このモデルの中間チェックポイントを、学習ステップ1000ごとに別のブランチで公開しています。命名規則は step-001000-2BT です。

transformers を使用して、revision 引数を指定することで特定のモデルリビジョンを読み込むことができます。

model = AutoModelForCausalLM.from_pretrained("HuggingFaceFW/ablation-model-fineweb-edu", revision="step-001000-2BT")

以下のコードを使用して、モデルのすべてのリビジョンにアクセスできます。

from huggingface_hub import list_repo_refs
out = list_repo_refs("HuggingFaceFW/ablation-model-fineweb-edu")
print([b.name for b in out.branches])

🔧 技術詳細

学習

モデル

アーキテクチャ: Llamaモデル
事前学習ステップ: 16.7万
事前学習トークン: 3500億
精度: bfloat16

ハードウェア

GPU: 64台のH100
学習時間: 72時間

ソフトウェア

nanotron （学習用）
datatrove （トークン化用）
lighteval （評価用）

評価

lighteval を使用してすべてのアブレーションモデルを評価しました。結果を再現するには、こちらの指示に従ってください。

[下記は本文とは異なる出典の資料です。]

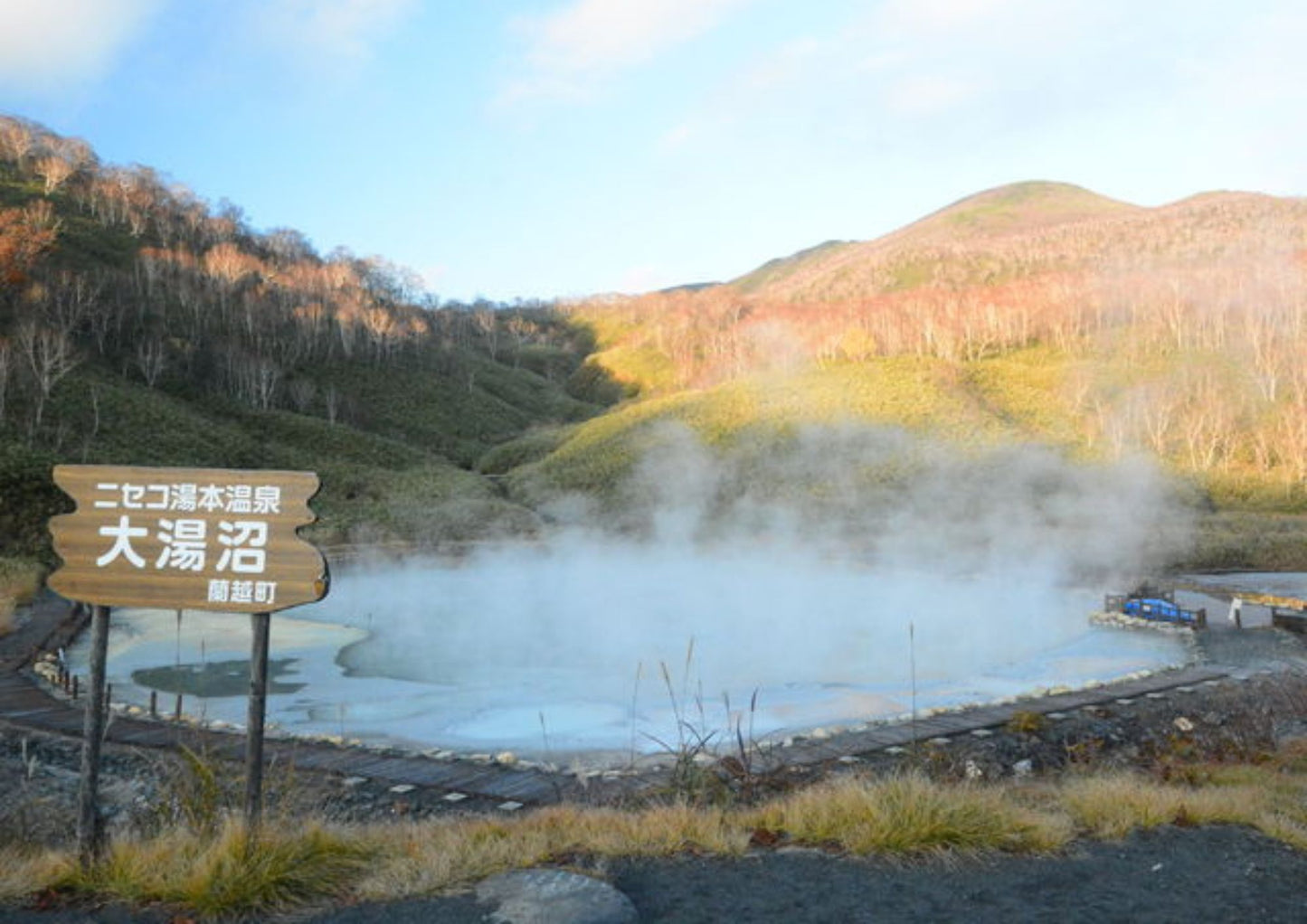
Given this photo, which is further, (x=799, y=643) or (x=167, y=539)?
(x=799, y=643)

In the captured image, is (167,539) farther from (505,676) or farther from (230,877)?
(505,676)

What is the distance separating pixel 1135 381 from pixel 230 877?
48.1 metres

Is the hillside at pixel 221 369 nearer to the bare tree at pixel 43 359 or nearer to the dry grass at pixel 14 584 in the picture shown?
the bare tree at pixel 43 359

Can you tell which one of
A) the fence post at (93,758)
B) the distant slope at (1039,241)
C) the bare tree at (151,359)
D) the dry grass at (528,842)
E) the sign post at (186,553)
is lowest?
the dry grass at (528,842)

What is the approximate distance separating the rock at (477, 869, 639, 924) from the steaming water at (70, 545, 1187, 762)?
2.13m

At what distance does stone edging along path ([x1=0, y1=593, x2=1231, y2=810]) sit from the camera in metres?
5.77

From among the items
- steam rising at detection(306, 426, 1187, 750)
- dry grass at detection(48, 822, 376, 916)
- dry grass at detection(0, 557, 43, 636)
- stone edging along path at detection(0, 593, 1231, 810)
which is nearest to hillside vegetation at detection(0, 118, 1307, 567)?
steam rising at detection(306, 426, 1187, 750)

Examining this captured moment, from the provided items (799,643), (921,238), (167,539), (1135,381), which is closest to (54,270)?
(799,643)

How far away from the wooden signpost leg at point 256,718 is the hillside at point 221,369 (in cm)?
1790

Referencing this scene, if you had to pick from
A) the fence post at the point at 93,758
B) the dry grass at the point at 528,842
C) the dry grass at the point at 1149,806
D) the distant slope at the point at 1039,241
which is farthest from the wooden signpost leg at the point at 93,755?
the distant slope at the point at 1039,241

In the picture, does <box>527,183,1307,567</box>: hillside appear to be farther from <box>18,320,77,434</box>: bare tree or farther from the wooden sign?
the wooden sign

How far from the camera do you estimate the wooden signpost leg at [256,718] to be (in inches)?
145

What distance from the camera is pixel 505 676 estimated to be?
32.9ft

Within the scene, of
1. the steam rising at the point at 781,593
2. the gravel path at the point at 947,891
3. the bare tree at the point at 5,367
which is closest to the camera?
the gravel path at the point at 947,891
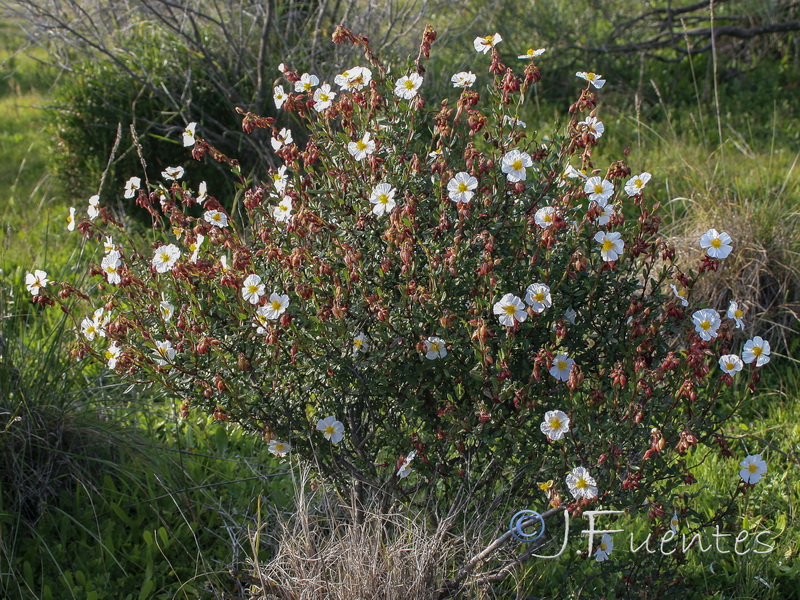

# download https://huggingface.co/datasets/HuggingFaceFW/fineweb/blob/main/lighteval_tasks.py and run:
accelerate launch --num_processes=1 lighteval/run_evals_accelerate.py --model_args="pretrained=HuggingFaceFW/ablation-model-fineweb-edu" \
    --custom_tasks "lighteval_tasks.py" --output_dir [OUTPUTPATH] --max_samples 1000 \ 
    --tasks "custom|hellaswag|0|1,custom|winogrande|0|1,custom|piqa|0|1,custom|siqa|0|1,custom|openbookqa|0|1,custom|arc:easy|0|1,custom|arc:challenge|0|1,custom|commonsense_qa|0|1,custom|mmlu:abstract_algebra|0|1,custom|mmlu:anatomy|0|1,custom|mmlu:astronomy|0|1,custom|mmlu:business_ethics|0|1,custom|mmlu:clinical_knowledge|0|1,custom|mmlu:college_biology|0|1,custom|mmlu:college_chemistry|0|1,custom|mmlu:college_computer_science|0|1,custom|mmlu:college_mathematics|0|1,custom|mmlu:college_medicine|0|1,custom|mmlu:college_physics|0|1,custom|mmlu:computer_security|0|1,custom|mmlu:conceptual_physics|0|1,custom|mmlu:econometrics|0|1,custom|mmlu:electrical_engineering|0|1,custom|mmlu:elementary_mathematics|0|1,custom|mmlu:formal_logic|0|1,custom|mmlu:global_facts|0|1,custom|mmlu:high_school_biology|0|1,custom|mmlu:high_school_chemistry|0|1,custom|mmlu:high_school_computer_science|0|1,custom|mmlu:high_school_european_history|0|1,custom|mmlu:high_school_geography|0|1,custom|mmlu:high_school_government_and_politics|0|1,custom|mmlu:high_school_macroeconomics|0|1,custom|mmlu:high_school_mathematics|0|1,custom|mmlu:high_school_microeconomics|0|1,custom|mmlu:high_school_physics|0|1,custom|mmlu:high_school_psychology|0|1,custom|mmlu:high_school_statistics|0|1,custom|mmlu:high_school_us_history|0|1,custom|mmlu:high_school_world_history|0|1,custom|mmlu:human_aging|0|1,custom|mmlu:human_sexuality|0|1,custom|mmlu:international_law|0|1,custom|mmlu:jurisprudence|0|1,custom|mmlu:logical_fallacies|0|1,custom|mmlu:machine_learning|0|1,custom|mmlu:management|0|1,custom|mmlu:marketing|0|1,custom|mmlu:medical_genetics|0|1,custom|mmlu:miscellaneous|0|1,custom|mmlu:moral_disputes|0|1,custom|mmlu:moral_scenarios|0|1,custom|mmlu:nutrition|0|1,custom|mmlu:philosophy|0|1,custom|mmlu:prehistory|0|1,custom|mmlu:professional_accounting|0|1,custom|mmlu:professional_law|0|1,custom|mmlu:professional_medicine|0|1,custom|mmlu:professional_psychology|0|1,custom|mmlu:public_relations|0|1,custom|mmlu:security_studies|0|1,custom|mmlu:sociology|0|1,custom|mmlu:us_foreign_policy|0|1,custom|mmlu:virology|0|1,custom|mmlu:world_religions|0|1"

特に、MMLUのプロンプトは lm-evaluation-harness やOpen LLM Leaderboardのものとは若干異なります。詳細はこのブログ記事を参照してください。私たちは、小規模で命令調整されていないモデルに対してより良いシグナルを提供するプロンプトテンプレートを使用しています。